Problem description
The answer must be the full listing, reproduced word for word.

Data to process
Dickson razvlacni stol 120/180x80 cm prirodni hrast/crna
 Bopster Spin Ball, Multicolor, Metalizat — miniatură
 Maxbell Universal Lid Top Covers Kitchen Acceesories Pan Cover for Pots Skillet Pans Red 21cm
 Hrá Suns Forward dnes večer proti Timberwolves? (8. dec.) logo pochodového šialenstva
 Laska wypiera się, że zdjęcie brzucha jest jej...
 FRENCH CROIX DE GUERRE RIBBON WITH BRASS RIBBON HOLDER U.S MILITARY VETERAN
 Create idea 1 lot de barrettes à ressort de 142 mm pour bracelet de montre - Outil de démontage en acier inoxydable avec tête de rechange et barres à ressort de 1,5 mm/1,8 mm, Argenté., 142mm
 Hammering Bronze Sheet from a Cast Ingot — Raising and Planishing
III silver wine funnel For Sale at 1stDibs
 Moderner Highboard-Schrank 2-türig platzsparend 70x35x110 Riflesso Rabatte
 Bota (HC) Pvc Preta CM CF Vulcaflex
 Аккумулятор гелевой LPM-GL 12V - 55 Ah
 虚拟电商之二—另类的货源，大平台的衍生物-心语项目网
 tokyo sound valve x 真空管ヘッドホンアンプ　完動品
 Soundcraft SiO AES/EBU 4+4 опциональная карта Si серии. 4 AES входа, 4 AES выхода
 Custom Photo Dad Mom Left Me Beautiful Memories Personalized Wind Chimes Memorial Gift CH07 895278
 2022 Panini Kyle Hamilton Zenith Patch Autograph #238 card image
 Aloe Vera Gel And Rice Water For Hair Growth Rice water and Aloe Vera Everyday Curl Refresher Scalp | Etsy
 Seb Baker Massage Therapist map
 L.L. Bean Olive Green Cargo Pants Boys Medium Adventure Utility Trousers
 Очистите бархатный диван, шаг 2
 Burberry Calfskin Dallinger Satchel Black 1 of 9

Solution to the exercise
Dickson razvlacni stol 120/180x80 cm prirodni hrast/crna
 Bopster Spin Ball, Multicolor, Metalizat — miniatură
 Maxbell Universal Lid Top Covers Kitchen Acceesories Pan Cover for Pots Skillet Pans Red 21cm
 Hrá Suns Forward dnes večer proti Timberwolves? (8. dec.) logo pochodového šialenstva
 Laska wypiera się, że zdjęcie brzucha jest jej...
 FRENCH CROIX DE GUERRE RIBBON WITH BRASS RIBBON HOLDER U.S MILITARY VETERAN
 Create idea 1 lot de barrettes à ressort de 142 mm pour bracelet de montre - Outil de démontage en acier inoxydable avec tête de rechange et barres à ressort de 1,5 mm/1,8 mm, Argenté., 142mm
 Hammering Bronze Sheet from a Cast Ingot — Raising and Planishing
III silver wine funnel For Sale at 1stDibs
 Moderner Highboard-Schrank 2-türig platzsparend 70x35x110 Riflesso Rabatte
 Bota (HC) Pvc Preta CM CF Vulcaflex
 Аккумулятор гелевой LPM-GL 12V - 55 Ah
 虚拟电商之二—另类的货源，大平台的衍生物-心语项目网
 tokyo sound valve x 真空管ヘッドホンアンプ　完動品
 Soundcraft SiO AES/EBU 4+4 опциональная карта Si серии. 4 AES входа, 4 AES выхода
 Custom Photo Dad Mom Left Me Beautiful Memories Personalized Wind Chimes Memorial Gift CH07 895278
 2022 Panini Kyle Hamilton Zenith Patch Autograph #238 card image
 Aloe Vera Gel And Rice Water For Hair Growth Rice water and Aloe Vera Everyday Curl Refresher Scalp | Etsy
 Seb Baker Massage Therapist map
 L.L. Bean Olive Green Cargo Pants Boys Medium Adventure Utility Trousers
 Очистите бархатный диван, шаг 2
 Burberry Calfskin Dallinger Satchel Black 1 of 9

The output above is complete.